【ITニュース解説】RatOn Android Malware Detected With NFC Relay and ATS Banking Fraud Capabilities

Androidスマートフォンを標的とする新たなマルウェア「RatOn」が発見された。このマルウェアは、当初は比較的単純な機能しか持たなかったが、現在では複数の高度な攻撃手法を組み合わせた、極めて危険な存在へと進化している。特に、オンラインバンキングの認証情報を盗み取るだけでなく、スマートフォンの非接触決済機能までも悪用する能力を持つ点で、従来のマルウェアとは一線を画す脅威となっている。

RatOnの正体は、リモートアクセス型トロイの木馬（RAT: Remote Access Trojan）に分類される。トロイの木馬とは、一見すると無害なアプリケーションやツールを装ってユーザーのデバイスに侵入し、内部から悪意のある活動を行うマルウェアの一種である。中でもRATは、攻撃者がインターネット経由で感染したデバイスを遠隔から自由に操作できる権限を奪取する。これにより、攻撃者はスマートフォンのカメラやマイクを起動したり、保存されているファイルにアクセスしたり、メッセージを盗み見たりと、持ち主になりすましてあらゆる操作を実行できるようになる。RatOnもこのRATとしての性質を持つため、感染したスマートフォンは完全に攻撃者の支配下に置かれることになる。

RatOnが特に危険視される理由は、主に三つの強力な攻撃機能を統合している点にある。一つ目は「NFCリレー攻撃」である。NFC（Near Field Communication）は、スマートフォンを専用の端末にかざすだけで決済やデータ通信ができる近距離無線通信技術で、いわゆる「スマホ決済」で広く利用されている。NFCリレー攻撃とは、この通信を不正に中継する手口だ。例えば、ユーザーが攻撃者の仕掛けた偽の決済端末にスマートフォンをかざすと、RatOnはそのNFC通信を傍受し、インターネット経由で遠隔地にいる攻撃者のデバイスに転送する。攻撃者はその転送された情報を使い、別の場所にある正規の決済端末で不正に支払いを完了させてしまう。ユーザーは正常に決済ができたように見えるが、実際にはその取引が攻撃者によって悪用されているという巧妙な詐欺である。

二つ目は「オーバーレイ攻撃」だ。これは、正規のアプリケーション画面の上に、本物そっくりの偽の入力画面を重ねて表示する古典的だが非常に効果的な攻撃手法である。例えば、ユーザーが銀行の公式アプリを起動すると、RatOnがそれを検知し、IDやパスワード、暗証番号の入力を求める偽のウィンドウを画面の最前面に表示する。ユーザーが偽物とは気づかずに入力した認証情報はすべて攻撃者に送信されてしまう。この手口により、攻撃者はオンラインバンキングへの不正ログインに必要な情報を容易に窃取することが可能となる。

そして三つ目の機能が「自動送金システム（ATS: Automated Transfer System）」である。
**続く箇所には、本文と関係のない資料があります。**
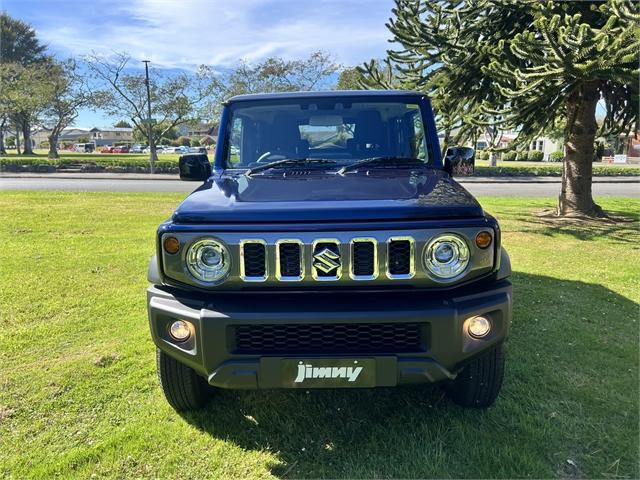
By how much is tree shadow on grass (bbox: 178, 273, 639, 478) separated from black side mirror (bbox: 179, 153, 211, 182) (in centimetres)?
167

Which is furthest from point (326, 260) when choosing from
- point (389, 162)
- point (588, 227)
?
point (588, 227)

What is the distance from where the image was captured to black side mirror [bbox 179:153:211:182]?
3.84 meters

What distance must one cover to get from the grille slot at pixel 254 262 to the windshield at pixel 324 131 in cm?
130

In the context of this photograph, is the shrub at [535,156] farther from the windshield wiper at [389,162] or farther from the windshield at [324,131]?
the windshield wiper at [389,162]

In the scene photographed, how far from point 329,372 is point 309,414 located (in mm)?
785

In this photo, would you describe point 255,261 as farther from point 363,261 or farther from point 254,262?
point 363,261

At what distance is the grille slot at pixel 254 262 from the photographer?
92.7 inches

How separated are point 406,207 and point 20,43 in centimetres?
6840

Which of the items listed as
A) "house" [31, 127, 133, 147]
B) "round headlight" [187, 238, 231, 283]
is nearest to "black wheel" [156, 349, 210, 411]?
"round headlight" [187, 238, 231, 283]

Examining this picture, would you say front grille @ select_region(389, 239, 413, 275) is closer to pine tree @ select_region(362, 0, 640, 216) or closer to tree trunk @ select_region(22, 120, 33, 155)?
pine tree @ select_region(362, 0, 640, 216)

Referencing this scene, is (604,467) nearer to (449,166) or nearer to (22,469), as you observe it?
(449,166)

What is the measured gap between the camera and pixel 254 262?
93.4 inches

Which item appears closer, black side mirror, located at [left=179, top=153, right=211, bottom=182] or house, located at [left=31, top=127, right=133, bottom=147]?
black side mirror, located at [left=179, top=153, right=211, bottom=182]

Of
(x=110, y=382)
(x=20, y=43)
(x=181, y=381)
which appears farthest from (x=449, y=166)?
(x=20, y=43)
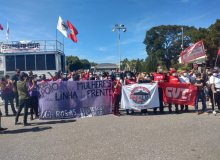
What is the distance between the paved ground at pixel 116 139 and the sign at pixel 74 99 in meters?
0.52

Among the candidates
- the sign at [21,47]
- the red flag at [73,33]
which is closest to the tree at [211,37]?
the red flag at [73,33]

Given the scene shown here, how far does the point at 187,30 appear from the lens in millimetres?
50312

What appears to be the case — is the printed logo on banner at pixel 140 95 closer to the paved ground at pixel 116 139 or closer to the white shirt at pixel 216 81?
the paved ground at pixel 116 139

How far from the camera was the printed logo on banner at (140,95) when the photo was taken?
6.87 metres

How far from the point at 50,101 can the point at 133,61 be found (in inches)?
2380

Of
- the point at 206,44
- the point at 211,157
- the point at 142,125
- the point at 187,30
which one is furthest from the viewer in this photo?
the point at 187,30

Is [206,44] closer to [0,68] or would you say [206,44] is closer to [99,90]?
[99,90]

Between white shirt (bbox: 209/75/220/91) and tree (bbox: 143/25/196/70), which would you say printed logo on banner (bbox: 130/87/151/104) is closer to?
white shirt (bbox: 209/75/220/91)

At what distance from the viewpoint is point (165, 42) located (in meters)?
52.9

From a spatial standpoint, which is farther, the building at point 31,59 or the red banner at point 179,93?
the building at point 31,59

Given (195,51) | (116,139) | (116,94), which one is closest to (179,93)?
(116,94)

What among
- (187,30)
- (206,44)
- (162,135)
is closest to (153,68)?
(206,44)

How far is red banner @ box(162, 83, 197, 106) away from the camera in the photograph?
6988 millimetres

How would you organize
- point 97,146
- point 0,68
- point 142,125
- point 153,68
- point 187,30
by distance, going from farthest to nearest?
point 187,30
point 153,68
point 0,68
point 142,125
point 97,146
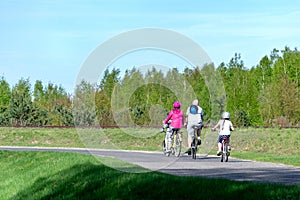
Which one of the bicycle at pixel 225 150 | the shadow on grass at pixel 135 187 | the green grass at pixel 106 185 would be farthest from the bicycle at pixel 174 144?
the shadow on grass at pixel 135 187

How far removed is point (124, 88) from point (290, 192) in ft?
34.4

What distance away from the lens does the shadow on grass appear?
12.5 meters

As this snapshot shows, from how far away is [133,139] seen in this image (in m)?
41.7

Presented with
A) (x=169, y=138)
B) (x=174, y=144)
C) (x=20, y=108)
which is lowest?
(x=174, y=144)

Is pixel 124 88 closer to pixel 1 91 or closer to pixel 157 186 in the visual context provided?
pixel 157 186

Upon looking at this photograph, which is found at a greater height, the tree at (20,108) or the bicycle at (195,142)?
the tree at (20,108)

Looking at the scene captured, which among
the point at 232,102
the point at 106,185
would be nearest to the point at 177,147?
the point at 106,185

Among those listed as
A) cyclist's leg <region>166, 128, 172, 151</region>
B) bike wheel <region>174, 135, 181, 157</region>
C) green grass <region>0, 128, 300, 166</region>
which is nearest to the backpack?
bike wheel <region>174, 135, 181, 157</region>

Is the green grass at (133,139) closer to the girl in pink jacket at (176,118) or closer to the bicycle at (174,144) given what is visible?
the bicycle at (174,144)

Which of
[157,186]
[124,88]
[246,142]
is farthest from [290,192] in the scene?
[246,142]

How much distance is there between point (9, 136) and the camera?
43969 millimetres

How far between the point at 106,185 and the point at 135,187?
1085 millimetres

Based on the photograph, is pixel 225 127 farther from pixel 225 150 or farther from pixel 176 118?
pixel 176 118

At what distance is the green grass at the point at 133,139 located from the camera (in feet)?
115
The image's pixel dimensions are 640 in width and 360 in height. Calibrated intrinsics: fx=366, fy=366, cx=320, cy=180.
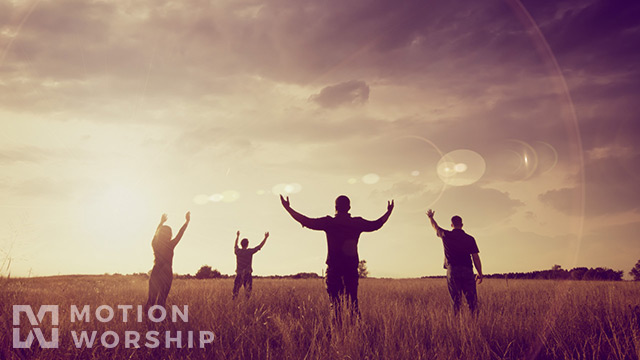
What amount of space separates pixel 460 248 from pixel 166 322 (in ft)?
20.2

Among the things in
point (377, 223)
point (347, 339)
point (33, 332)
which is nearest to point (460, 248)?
point (377, 223)

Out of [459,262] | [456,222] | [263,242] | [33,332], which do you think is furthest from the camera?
[263,242]

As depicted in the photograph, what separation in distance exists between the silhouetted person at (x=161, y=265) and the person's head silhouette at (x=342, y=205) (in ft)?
12.6

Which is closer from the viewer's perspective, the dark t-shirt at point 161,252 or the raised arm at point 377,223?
the raised arm at point 377,223

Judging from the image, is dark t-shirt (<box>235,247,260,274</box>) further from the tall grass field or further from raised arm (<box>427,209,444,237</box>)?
raised arm (<box>427,209,444,237</box>)

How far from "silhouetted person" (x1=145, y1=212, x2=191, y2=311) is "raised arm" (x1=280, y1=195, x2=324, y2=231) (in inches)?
129

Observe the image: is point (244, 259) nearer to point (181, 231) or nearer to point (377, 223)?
point (181, 231)

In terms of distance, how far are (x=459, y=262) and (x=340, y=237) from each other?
352cm

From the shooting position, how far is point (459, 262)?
26.7 ft

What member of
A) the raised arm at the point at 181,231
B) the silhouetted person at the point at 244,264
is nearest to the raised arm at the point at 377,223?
the raised arm at the point at 181,231

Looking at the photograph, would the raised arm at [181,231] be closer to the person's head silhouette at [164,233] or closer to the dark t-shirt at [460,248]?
the person's head silhouette at [164,233]

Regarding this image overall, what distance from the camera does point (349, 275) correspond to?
6094 millimetres

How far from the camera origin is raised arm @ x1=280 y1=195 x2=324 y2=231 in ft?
19.6

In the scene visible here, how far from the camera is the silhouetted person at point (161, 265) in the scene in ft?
24.9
これは、オーバーレイ攻撃などで盗み取った認証情報や、RAT機能で得たスマートフォンの操作権限を悪用し、ユーザーに気づかれることなく銀行アプリなどを自動で操作して、攻撃者が管理する口座へ不正に送金を実行する仕組みだ。RatOnは、一連の送金操作をバックグラウンドで実行したり、銀行から送られてくる取引完了の通知メッセージをブロックしたりすることで、犯行が発覚するのを遅らせる機能も備えている。これにより、ユーザーが被害に気づいたときには、すでに口座から多額の資金が引き出されてしまっているという事態を引き起こす。

RatOnの真の恐ろしさは、これらNFCリレー攻撃、オーバーレイ攻撃、そして自動送金システムという、それぞれが独立しても強力な攻撃手法を一つに融合させている点にある。従来のバンキングマルウェアの多くは、オンライン上の口座情報を狙うことに特化していた。しかしRatOnは、それに加えてNFCという物理的な決済手段までも攻撃対象に含めることで、攻撃の範囲を大幅に広げている。つまり、オンラインバンキングの認証情報を盗んで不正送金を行うだけでなく、非接触決済を利用して直接商品を購入したり、金銭を引き出したりすることも可能になる。このように、デジタルとフィジカルの両面から金銭を窃取する能力を持つRatOnは、ユーザーにとって極めて深刻な脅威であると言える。システム開発に携わる者は、アプリケーションが要求する権限を最小限に留める設計や、不審な画面表示を検知する仕組み、サーバー側での異常取引検知など、多層的な防御策を講じることが、こうした進化し続ける脅威に対抗する上で不可欠となるだろう。